A Participant or Beneficiary may seek final and binding arbitration regarding a decision of the Board of Trustees or its administrative committee under the arbitration procedures set forth in the Trust Agreement. Arbitration must be requested within 60 days of the decision of the Board of Trustees or its administrative committee. The Trustees and the Participant or Beneficiary will each select an arbitrator who will then either agree upon a third neutral arbitrator or petition the Circuit Court of DuPage County, Illinois for appointment of an arbitrator. The questions for the arbitrator will be whether the Trustees or committee erred in deciding a legal issue, acted arbitrarily or capriciously in the exercise of their discretion or whether the findings of fact were supported by substantial evidence in the record. The decision of any two arbitrators shall be final and binding on the Trustees and the participant or beneficiary. Each party must compensate its own arbitrator and will equally split the expenses of the third arbitrator.

Is it necessary to use the appeal procedures before an action is brought in court to collect benefits?

Yes.

GENERAL MATTERS APPLICABLE TO THE PLAN

Are the Trustees’ decisions conclusive and binding?

Subject to the requirements of the law, the decisions of the Trustees shall be final and binding on all parties. The Trustees are empowered to exercise the fullest extent of discretion authorized under any applicable law in carrying out their responsibilities.

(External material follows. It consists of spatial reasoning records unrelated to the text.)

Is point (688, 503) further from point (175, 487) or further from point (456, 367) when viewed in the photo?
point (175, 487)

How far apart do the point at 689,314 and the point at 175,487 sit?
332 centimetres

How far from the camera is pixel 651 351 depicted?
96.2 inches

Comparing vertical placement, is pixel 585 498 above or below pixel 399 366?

Can my benefits be assigned or attached?

The Trustees have taken all steps available to them under the law to protect your benefits. You may not assign the benefits prior to distribution. Once benefits have been distributed to your account at the designated bank they are no longer plan assets and will likely be subject to assignment or attachment.

What happens to my benefits in the case of my incompetency or incapacity?

The plan authorizes the Trustees, in their discretion, to direct benefits to your maintenance utilizing methods set forth in the Trust Agreement.

Can the Plan be amended?

Yes. However, no amendment may alter the basic principles of the Trust Agreement, conflict with collective bargaining agreements as these agreements affect contributions to the Fund, be contrary to laws governing the Fund or contrary to agreements entered by the Trustees.

Can the Plan be terminated?

Yes. The plan may be terminated by a written instrument executed by the Union and Employer Association. Termination may also be made by a written instrument executed by all the trustees when there is no longer a written agreement requiring contributions to the Fund.

What happens if the Plan terminates?

The obligations of the Plan shall be paid. The remaining assets will be distributed in a manner determined by the Trustees which will in their opinion best effectuate the purpose of the Fund. However, no part of the assets shall be used for purposes other than the exclusive benefit of participants and beneficiaries or administrative purposes. Further, no assets shall inure to the benefit of any Employer or to the Union.